I was fortunate to have had my eyes opened some twenty years ago by Master James Huang of Honolulu, Hawaii. Master Huang and I would normally meet in the mornings to practice t’ai chi ch’uan and pushing hands in a small park before he met with his patients. Often, after practicing the form and playing pushing hands, we would sit on a bench and meditate for a while. One morning after meditating, Master Huang noticed a neighborhood cat slowly and silently approaching a bird perched in a branch of a low tree. The cat moved with such precision and grace that it reminded me of a leopard stalking an antelope.
Master Huang turned to me and said, “Look at that cat. It is doing t’ai chi.” We both watched the cat and marveled at how it moved, advancing with “cat steps” just like Master Huang had taught me to advance in the form. Eventually the bird became aware of the cat’s intentions, ruffled its feathers, and flew off squawking indignantly. The formerly-stalking leopard transformed itself back into a simple house cat and sauntered off nonchalantly.
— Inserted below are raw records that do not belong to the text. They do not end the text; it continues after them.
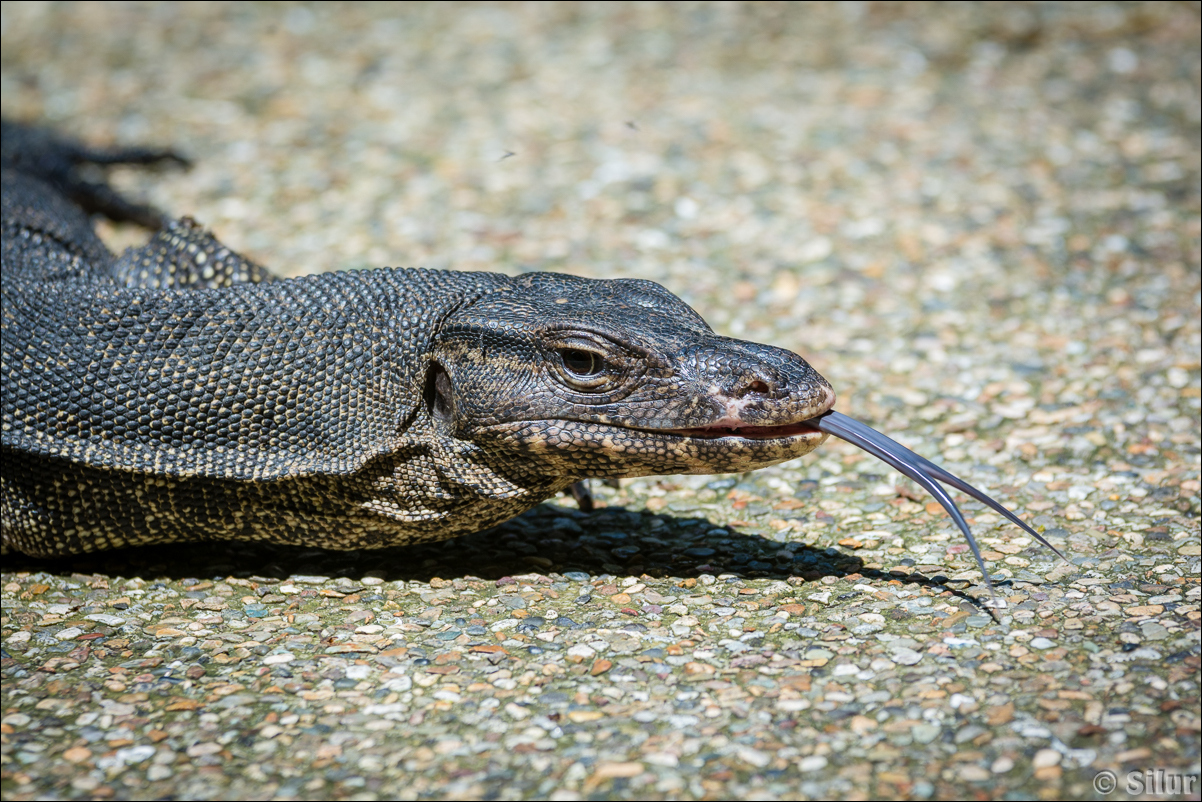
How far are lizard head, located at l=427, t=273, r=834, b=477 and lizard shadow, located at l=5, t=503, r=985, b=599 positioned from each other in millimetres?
768

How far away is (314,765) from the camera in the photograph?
4.18m

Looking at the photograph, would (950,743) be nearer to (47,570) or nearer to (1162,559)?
(1162,559)

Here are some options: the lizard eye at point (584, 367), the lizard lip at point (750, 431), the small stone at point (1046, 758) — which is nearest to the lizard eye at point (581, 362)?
the lizard eye at point (584, 367)

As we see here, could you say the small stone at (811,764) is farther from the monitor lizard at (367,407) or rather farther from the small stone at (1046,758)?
the monitor lizard at (367,407)

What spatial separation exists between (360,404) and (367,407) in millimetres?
33

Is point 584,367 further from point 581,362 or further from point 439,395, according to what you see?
point 439,395

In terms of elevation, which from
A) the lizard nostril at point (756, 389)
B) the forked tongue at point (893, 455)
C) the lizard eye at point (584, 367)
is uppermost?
the lizard eye at point (584, 367)

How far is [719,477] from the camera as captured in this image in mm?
6535

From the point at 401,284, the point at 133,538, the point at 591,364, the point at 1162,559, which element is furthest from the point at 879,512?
the point at 133,538

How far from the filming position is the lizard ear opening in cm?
507

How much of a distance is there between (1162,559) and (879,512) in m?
1.33

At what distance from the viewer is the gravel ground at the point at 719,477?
4.23m

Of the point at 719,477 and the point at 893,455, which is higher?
the point at 893,455

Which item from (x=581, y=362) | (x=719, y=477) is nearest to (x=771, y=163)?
(x=719, y=477)
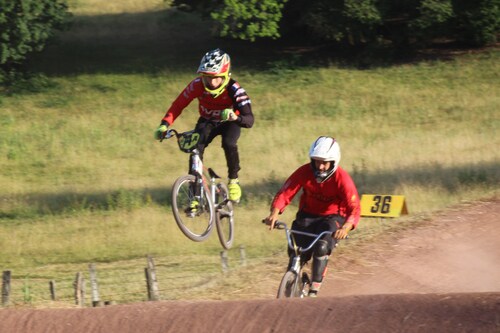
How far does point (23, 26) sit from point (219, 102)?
81.3ft

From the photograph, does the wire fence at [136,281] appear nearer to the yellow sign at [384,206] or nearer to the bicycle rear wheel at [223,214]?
the bicycle rear wheel at [223,214]

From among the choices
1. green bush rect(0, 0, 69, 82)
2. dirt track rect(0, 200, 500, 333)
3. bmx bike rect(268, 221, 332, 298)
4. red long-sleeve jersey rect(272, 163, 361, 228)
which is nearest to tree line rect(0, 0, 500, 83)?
green bush rect(0, 0, 69, 82)

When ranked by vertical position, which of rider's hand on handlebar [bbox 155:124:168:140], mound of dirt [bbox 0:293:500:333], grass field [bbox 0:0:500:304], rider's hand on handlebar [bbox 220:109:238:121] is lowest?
→ grass field [bbox 0:0:500:304]

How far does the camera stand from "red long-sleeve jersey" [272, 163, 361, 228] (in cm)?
999

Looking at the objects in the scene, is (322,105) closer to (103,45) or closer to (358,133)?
(358,133)

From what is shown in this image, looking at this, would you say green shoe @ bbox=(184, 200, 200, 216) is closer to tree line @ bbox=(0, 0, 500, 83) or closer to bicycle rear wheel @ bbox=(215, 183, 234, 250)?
bicycle rear wheel @ bbox=(215, 183, 234, 250)

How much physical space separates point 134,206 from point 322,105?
41.9ft

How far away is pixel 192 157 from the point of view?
41.4 ft

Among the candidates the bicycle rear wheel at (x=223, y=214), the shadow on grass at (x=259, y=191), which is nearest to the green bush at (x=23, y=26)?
the shadow on grass at (x=259, y=191)

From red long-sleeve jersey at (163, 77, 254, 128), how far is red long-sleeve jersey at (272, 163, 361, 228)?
2.17 meters

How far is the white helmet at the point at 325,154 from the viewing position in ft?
31.8

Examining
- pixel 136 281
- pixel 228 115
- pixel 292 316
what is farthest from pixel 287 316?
pixel 136 281

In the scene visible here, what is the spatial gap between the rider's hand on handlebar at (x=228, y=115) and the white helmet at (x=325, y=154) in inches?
83.4

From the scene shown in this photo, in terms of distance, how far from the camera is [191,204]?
12.3 m
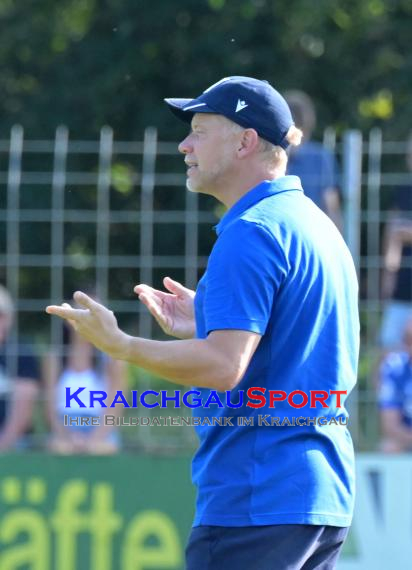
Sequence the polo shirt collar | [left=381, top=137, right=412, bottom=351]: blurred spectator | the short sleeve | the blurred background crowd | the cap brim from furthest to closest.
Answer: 1. [left=381, top=137, right=412, bottom=351]: blurred spectator
2. the blurred background crowd
3. the cap brim
4. the polo shirt collar
5. the short sleeve

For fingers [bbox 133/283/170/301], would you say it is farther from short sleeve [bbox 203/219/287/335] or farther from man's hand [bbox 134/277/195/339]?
short sleeve [bbox 203/219/287/335]

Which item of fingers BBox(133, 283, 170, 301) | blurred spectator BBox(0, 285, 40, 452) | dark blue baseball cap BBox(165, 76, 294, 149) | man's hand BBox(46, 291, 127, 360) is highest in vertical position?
dark blue baseball cap BBox(165, 76, 294, 149)

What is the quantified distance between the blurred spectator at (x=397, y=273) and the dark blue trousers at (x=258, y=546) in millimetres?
3440

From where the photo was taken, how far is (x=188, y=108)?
334 cm

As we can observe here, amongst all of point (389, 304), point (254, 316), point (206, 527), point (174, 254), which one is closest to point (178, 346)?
point (254, 316)

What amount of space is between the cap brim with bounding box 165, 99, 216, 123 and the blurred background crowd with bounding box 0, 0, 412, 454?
2.70 m

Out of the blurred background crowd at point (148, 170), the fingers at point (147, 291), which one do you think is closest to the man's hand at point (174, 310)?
the fingers at point (147, 291)

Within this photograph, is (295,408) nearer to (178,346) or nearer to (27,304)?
(178,346)

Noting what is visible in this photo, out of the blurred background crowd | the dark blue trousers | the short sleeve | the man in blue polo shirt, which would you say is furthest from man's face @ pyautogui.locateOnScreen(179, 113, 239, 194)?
the blurred background crowd

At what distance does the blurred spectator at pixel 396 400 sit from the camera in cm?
629

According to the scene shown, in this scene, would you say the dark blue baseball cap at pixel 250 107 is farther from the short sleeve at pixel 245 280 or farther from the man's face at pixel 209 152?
the short sleeve at pixel 245 280

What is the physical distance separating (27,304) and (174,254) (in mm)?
1037

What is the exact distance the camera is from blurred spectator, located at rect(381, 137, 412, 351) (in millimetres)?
6492

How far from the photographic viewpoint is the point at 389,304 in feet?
21.4
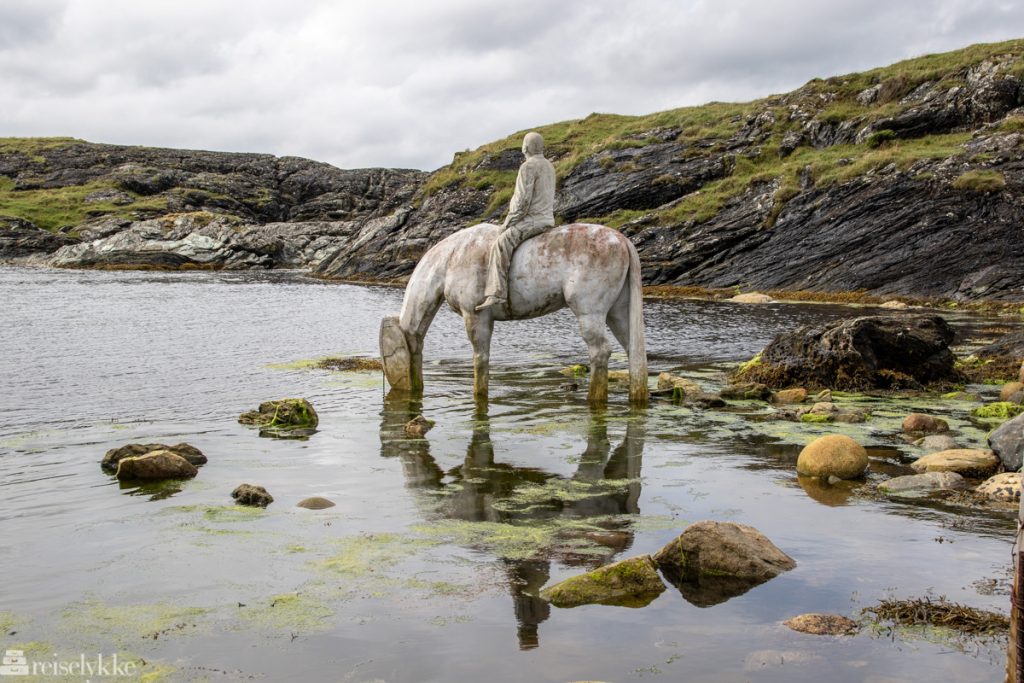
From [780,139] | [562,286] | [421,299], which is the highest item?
[780,139]

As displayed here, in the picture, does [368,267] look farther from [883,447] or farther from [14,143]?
[14,143]

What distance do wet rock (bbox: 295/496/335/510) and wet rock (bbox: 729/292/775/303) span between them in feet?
123

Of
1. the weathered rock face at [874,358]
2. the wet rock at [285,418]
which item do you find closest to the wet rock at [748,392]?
the weathered rock face at [874,358]

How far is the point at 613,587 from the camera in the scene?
274 inches

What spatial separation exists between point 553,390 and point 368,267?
59.9 metres

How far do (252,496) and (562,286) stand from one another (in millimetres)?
7736

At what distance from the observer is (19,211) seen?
104500 mm

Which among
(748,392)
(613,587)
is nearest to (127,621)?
(613,587)

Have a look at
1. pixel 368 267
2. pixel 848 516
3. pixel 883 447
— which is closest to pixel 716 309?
pixel 883 447

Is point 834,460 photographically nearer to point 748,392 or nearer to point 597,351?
point 597,351

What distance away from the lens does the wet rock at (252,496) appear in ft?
31.8

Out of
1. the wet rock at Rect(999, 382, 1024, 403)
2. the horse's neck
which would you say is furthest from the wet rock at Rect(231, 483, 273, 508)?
the wet rock at Rect(999, 382, 1024, 403)

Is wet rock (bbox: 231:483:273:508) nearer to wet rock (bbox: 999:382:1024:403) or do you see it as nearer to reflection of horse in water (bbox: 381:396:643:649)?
reflection of horse in water (bbox: 381:396:643:649)

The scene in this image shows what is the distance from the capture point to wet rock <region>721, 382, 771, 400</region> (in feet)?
55.9
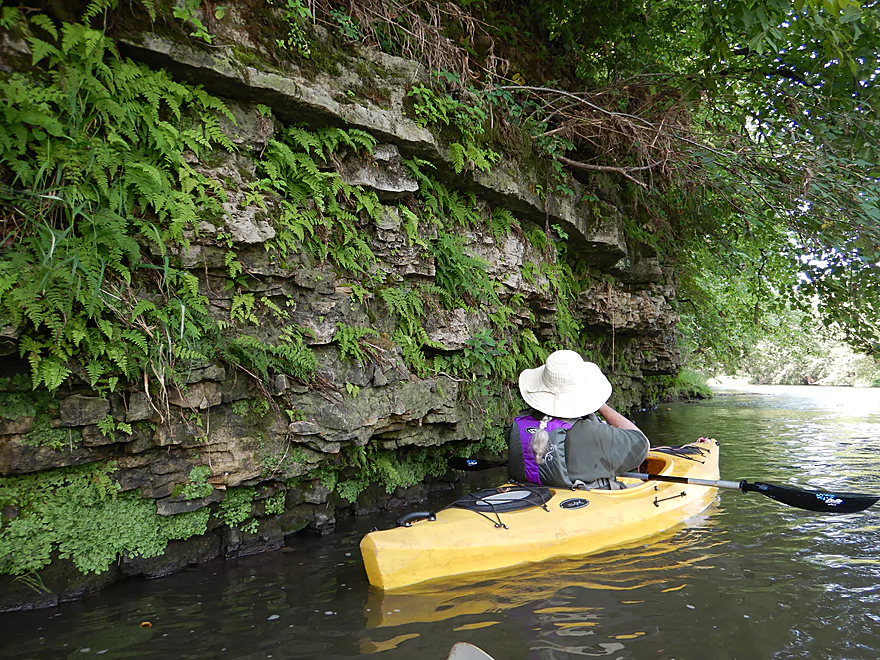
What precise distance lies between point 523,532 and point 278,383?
2.61 m

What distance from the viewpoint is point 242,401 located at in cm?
489

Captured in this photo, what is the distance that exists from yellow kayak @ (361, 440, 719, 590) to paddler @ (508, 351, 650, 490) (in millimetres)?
211

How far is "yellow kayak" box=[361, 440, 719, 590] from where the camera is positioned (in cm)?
401

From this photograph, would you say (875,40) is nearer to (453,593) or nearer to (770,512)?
(770,512)

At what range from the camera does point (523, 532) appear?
452 cm

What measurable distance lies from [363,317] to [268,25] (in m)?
3.17

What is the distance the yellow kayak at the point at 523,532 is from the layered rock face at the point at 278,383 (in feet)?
4.83

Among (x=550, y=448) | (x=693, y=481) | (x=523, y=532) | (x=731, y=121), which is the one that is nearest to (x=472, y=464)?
(x=550, y=448)

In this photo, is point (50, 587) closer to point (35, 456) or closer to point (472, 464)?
point (35, 456)

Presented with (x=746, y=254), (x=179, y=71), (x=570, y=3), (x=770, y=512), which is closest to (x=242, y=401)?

Master Huang then looked at me and made a pronouncement that I will remember for the rest of my life. He said simply, “Everything is T’ai Chi.” We sat together for a few moments with this weighty statement settling into the silence. Then Master Huang spoke again, “Everything is T’ai Chi.” By this time, I had been studying with Master Huang for several months. I had come to realize that when he repeated himself, which was not often, it meant that I was to pay special attention to what he said or had shown me. In this particular instance he made no further comment.
It is important to explain at this point the difference between T’ai Chi and the martial art of t’ai chi ch’uan. According to ancient Chinese philosophy, T’ai Chi is born out of the formless Void when it begins to move and divides into Heaven and Earth. Heaven and Earth possess the characteristics of yang and yin respectively and are the progenitors of “the ten thousand things”, which is to say all of creation. T’ai Chi also includes the underlying principles from which the laws of nature are derived. As such, T’ai Chi governs the natural universe.
In the world view of the ancient Chinese philosophers, Man occupies a unique position between Heaven and Earth. According to T’ai Chi theory, Man is also governed by the principles of T’ai Chi. By formulating an overarching explanation of the existence and functioning of both the natural world and society, T’ai Chi theory provides us with a complete and comprehensive perspective on life and the cosmos. T’ai Chi theory represented to the ancients what the Big Bang theory, combined with Universal Field theory, is to modern-day physicists.
As its name implies, the martial art of t’ai chi ch’uan is based upon the principles of T’ai Chi. The Chinese character for ch’uan is usually translated as “fist” and may be more generally interpreted as “fighting style”. So, t’ai chi ch’uan is the fighting style based upon Tai Chi, the “supreme ultimate.”
Let me return to the words of Master Huang. Normally, when Master Huang used the words, “t’ai chi”, he was referring to our art, t’ai chi ch’uan. In all the time we spent together he never used the full name, “t’ai chi ch’uan”. This is common in the world of Chinese martial arts, where “t’ai chi” is recognized to mean “t’ai chi ch’uan”. At the time when Master Huang made his simple statement, “Everything is t’ai chi.” I assumed he was referring to the martial art that he was teaching me.